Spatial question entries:
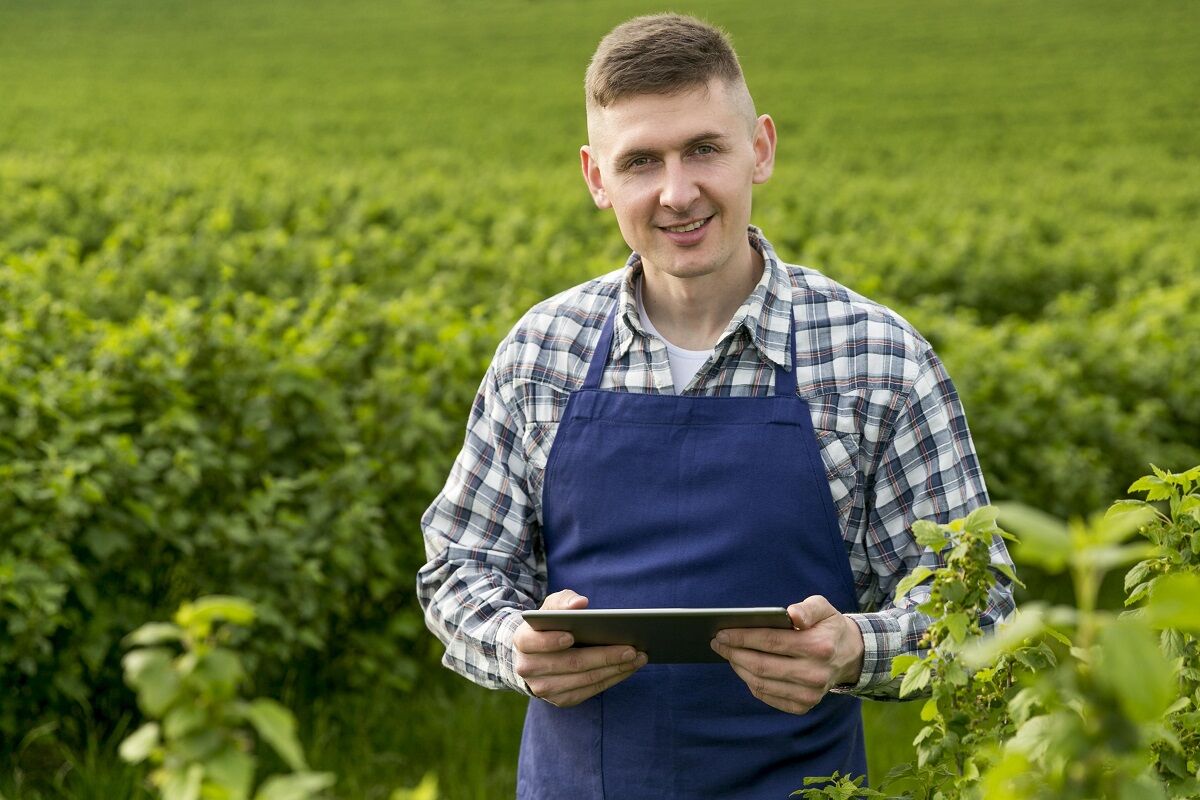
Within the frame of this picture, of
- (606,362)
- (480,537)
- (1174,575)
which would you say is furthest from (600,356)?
(1174,575)

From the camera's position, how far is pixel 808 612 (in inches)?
73.1

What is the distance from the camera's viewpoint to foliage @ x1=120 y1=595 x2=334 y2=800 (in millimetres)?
816

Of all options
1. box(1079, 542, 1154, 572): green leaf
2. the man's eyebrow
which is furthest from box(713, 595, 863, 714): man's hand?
box(1079, 542, 1154, 572): green leaf

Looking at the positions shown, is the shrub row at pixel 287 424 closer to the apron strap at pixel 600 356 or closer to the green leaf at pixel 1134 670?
the apron strap at pixel 600 356

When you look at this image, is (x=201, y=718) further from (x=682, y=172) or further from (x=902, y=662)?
(x=682, y=172)

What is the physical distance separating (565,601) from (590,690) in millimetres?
147

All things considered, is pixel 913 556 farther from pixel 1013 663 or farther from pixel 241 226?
pixel 241 226

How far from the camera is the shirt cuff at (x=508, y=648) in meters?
2.08

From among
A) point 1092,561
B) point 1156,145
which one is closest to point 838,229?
point 1092,561

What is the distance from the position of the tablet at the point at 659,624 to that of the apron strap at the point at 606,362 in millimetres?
460

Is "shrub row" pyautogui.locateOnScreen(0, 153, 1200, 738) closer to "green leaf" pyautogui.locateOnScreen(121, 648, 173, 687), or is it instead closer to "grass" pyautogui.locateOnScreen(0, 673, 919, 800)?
"grass" pyautogui.locateOnScreen(0, 673, 919, 800)


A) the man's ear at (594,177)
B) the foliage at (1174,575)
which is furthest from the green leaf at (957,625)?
the man's ear at (594,177)

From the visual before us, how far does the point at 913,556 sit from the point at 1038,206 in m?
13.3

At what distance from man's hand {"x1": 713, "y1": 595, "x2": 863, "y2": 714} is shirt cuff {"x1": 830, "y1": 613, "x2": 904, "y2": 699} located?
1.8 inches
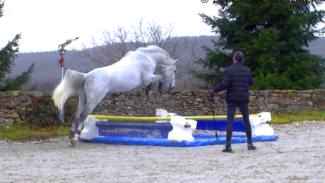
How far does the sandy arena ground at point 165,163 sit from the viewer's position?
588 centimetres

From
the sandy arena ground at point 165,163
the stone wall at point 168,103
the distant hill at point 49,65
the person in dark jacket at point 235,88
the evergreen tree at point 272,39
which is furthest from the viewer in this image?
the distant hill at point 49,65

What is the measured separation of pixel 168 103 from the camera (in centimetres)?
1583

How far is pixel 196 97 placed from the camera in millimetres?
16266

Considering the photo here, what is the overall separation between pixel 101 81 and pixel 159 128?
5.40 feet

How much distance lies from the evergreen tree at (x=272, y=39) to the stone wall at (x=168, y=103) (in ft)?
7.41

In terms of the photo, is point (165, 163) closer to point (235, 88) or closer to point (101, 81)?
point (235, 88)

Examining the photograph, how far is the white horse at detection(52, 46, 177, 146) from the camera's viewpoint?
10.1 m

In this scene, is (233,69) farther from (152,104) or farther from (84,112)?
(152,104)

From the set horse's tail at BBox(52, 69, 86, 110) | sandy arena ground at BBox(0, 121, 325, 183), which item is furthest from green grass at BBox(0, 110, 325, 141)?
horse's tail at BBox(52, 69, 86, 110)

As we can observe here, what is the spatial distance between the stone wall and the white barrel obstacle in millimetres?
2962

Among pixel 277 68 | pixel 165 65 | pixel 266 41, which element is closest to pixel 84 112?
pixel 165 65

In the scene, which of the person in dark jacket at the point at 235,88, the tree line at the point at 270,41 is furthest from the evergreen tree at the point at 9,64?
the person in dark jacket at the point at 235,88

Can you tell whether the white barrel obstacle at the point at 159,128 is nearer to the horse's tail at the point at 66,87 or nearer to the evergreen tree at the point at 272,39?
the horse's tail at the point at 66,87

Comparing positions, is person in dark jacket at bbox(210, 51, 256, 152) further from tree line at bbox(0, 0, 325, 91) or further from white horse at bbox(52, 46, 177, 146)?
tree line at bbox(0, 0, 325, 91)
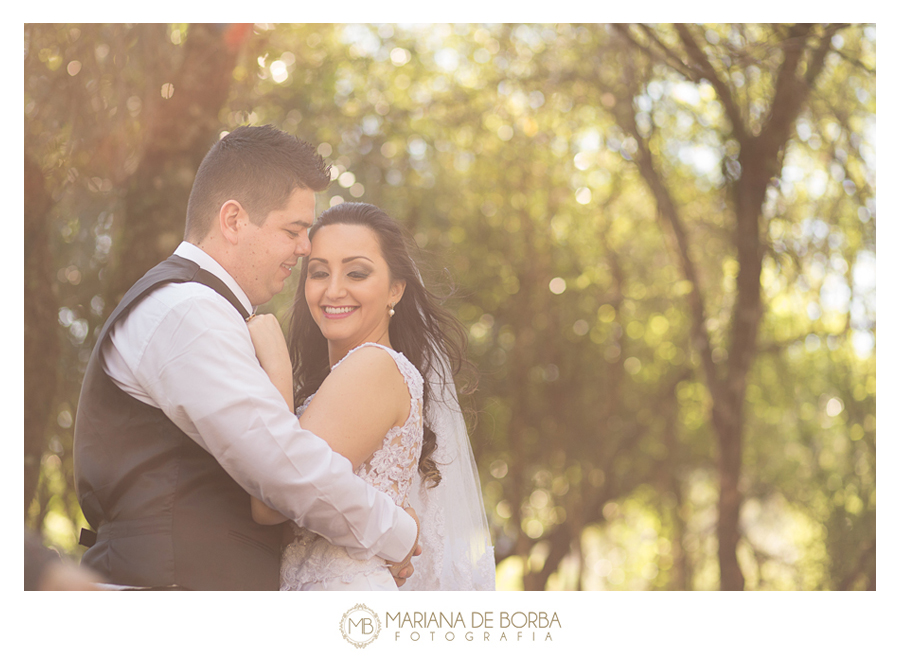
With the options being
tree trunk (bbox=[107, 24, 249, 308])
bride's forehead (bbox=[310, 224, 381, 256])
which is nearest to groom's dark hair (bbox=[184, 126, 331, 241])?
bride's forehead (bbox=[310, 224, 381, 256])

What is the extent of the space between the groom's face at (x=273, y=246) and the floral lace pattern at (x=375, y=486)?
0.32 m

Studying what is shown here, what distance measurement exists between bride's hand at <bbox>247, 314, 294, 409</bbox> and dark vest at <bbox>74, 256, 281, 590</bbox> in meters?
0.21

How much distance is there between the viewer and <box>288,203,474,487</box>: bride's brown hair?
2184mm

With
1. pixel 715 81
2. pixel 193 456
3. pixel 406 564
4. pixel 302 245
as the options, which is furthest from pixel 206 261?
pixel 715 81

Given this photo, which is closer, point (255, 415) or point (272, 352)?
point (255, 415)

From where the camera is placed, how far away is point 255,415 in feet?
5.48

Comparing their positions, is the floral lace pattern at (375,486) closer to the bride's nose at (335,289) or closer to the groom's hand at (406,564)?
the groom's hand at (406,564)

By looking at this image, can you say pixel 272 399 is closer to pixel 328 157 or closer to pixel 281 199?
pixel 281 199

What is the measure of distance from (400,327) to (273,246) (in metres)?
0.49

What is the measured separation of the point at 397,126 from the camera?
464cm

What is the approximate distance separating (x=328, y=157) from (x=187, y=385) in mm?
2848

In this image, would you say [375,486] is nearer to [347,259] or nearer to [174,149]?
[347,259]
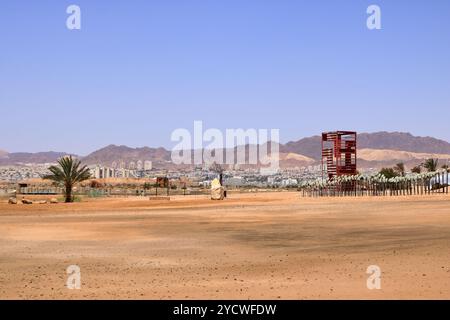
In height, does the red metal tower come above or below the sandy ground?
above

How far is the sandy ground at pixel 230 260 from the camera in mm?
9320

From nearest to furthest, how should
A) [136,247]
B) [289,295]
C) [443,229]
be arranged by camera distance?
[289,295] → [136,247] → [443,229]

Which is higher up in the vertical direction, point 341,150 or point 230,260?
point 341,150

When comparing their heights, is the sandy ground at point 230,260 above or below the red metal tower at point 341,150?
below

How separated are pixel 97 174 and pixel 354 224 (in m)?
146

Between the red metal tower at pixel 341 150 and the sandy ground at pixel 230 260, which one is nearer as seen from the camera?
the sandy ground at pixel 230 260

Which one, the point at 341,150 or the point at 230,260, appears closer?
the point at 230,260

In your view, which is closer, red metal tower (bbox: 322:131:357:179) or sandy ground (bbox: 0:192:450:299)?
sandy ground (bbox: 0:192:450:299)

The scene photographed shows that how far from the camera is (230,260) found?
12844mm

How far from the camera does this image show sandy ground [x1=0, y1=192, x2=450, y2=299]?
9.32 m
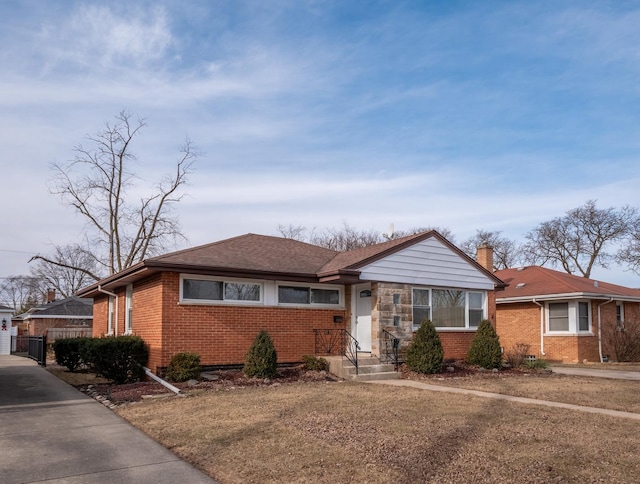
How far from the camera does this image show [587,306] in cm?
2200

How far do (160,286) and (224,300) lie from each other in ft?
5.62

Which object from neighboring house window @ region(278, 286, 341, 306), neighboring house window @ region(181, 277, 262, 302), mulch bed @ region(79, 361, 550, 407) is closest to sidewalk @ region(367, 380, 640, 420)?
mulch bed @ region(79, 361, 550, 407)

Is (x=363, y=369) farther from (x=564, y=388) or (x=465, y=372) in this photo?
(x=564, y=388)

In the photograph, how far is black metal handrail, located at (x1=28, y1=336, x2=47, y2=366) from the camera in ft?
70.2

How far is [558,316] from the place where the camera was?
22125mm

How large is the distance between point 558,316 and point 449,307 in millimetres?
7117

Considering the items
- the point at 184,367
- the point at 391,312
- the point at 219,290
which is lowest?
the point at 184,367

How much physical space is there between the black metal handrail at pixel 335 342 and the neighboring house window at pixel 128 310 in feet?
19.7

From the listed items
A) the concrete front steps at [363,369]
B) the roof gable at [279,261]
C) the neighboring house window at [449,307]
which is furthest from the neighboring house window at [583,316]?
the concrete front steps at [363,369]

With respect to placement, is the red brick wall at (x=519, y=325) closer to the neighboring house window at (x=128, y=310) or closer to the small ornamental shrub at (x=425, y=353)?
the small ornamental shrub at (x=425, y=353)

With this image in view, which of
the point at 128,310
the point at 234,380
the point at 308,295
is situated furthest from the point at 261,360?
the point at 128,310

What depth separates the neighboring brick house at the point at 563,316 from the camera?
21406 millimetres

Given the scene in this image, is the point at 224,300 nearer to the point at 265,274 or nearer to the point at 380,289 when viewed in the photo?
the point at 265,274

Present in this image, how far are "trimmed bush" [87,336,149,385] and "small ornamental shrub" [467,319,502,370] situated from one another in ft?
31.4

→ **Your task**
Only the lines from the one containing "With respect to" to the end of the records should be repeated, exactly as they appear.

→ **Solution to this task**
With respect to placement, is the red brick wall at (x=519, y=325) closer to the neighboring house window at (x=128, y=310) or closer to the small ornamental shrub at (x=425, y=353)?
the small ornamental shrub at (x=425, y=353)

With this image in view, which of
the point at 128,310
the point at 234,380
the point at 308,295
is situated furthest from the point at 261,360?
the point at 128,310

What depth separates the neighboring brick house at the point at 563,316 from the camera?
21406 millimetres

Given the scene in this image, is the point at 224,300 nearer to the point at 265,274 or nearer to the point at 380,289 when viewed in the photo?
the point at 265,274

Present in this image, how far are "trimmed bush" [87,336,149,385] and "small ornamental shrub" [467,319,502,370] situated from one another in ft?
31.4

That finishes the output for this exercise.